Wir schreiben das Jahr 1984. Rudolf Hafner der Freien Liste, Revisor bei der Finanzkontrolle, deckt den Berner Finanzskandal auf. Die schlussendlich doch noch eingesetzte Besondere Untersuchungskommission stellt Misswirtschaft der bürgerlichen Regierungsräte fest.
Wir schreiben das Jahr 1992. Das BEKB-Debakel erschüttert den Kanton Bern. Allein die Zinsen zum Abtragen des hohen Schuldenberges belasten jede steuerzahlende Person während Jahren mit 130 Franken!
Wir schreiben die Jahre 1993/94. Der Kanton Bern muss sich mit der Justizaffäre (Fall Zwahlen) beschäftigen.

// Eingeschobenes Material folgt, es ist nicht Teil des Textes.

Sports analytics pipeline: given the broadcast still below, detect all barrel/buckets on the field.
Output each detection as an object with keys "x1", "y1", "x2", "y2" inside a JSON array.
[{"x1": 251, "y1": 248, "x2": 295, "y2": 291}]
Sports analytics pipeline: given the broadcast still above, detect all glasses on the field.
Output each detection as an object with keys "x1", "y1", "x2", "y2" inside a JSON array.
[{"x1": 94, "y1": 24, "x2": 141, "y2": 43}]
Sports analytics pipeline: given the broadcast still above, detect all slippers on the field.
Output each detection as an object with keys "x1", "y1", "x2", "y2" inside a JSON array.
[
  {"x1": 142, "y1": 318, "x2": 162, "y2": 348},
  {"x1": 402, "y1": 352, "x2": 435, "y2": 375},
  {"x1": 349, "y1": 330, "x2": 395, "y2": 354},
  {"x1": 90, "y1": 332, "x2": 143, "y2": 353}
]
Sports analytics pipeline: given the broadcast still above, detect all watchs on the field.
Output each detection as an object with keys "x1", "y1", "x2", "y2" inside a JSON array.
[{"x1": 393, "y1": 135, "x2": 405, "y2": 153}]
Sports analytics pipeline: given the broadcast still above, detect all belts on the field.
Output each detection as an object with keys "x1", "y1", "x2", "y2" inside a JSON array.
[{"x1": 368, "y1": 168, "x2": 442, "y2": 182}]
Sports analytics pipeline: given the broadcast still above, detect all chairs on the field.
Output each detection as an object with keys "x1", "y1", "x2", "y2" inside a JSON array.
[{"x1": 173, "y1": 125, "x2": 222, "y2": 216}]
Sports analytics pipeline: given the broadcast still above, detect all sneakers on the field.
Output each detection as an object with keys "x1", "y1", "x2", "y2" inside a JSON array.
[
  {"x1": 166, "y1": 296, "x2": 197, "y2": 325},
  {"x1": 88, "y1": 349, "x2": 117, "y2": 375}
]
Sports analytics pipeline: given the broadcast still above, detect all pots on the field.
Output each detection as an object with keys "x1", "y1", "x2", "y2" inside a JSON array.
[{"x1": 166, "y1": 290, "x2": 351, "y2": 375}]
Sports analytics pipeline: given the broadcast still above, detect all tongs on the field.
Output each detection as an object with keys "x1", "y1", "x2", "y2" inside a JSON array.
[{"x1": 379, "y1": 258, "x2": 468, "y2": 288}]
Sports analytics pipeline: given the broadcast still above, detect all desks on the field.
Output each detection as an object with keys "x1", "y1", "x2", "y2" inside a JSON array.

Nun sind wir im Jahr 2004. Und diesmal betrifft es die LehrerInnen-Pensionskasse BLVK. In den letzten 13 Jahren ist wegen Günstlingswirtschaft und Unprofessionalität eine Deckungslücke von über einer Milliarden Franken entstanden.
Sind wir im Kanton Bern wirklich seit Jahrhunderten nicht lern- und veränderungsfähig, zu obrigkeitsgläubig? Es ist Zeit, dieser schlechten Tradition den Rücken zu kehren. Das filzige Fell des Berner Bären muss durchkämmt werden, auch wenn er dabei Haare lassen muss!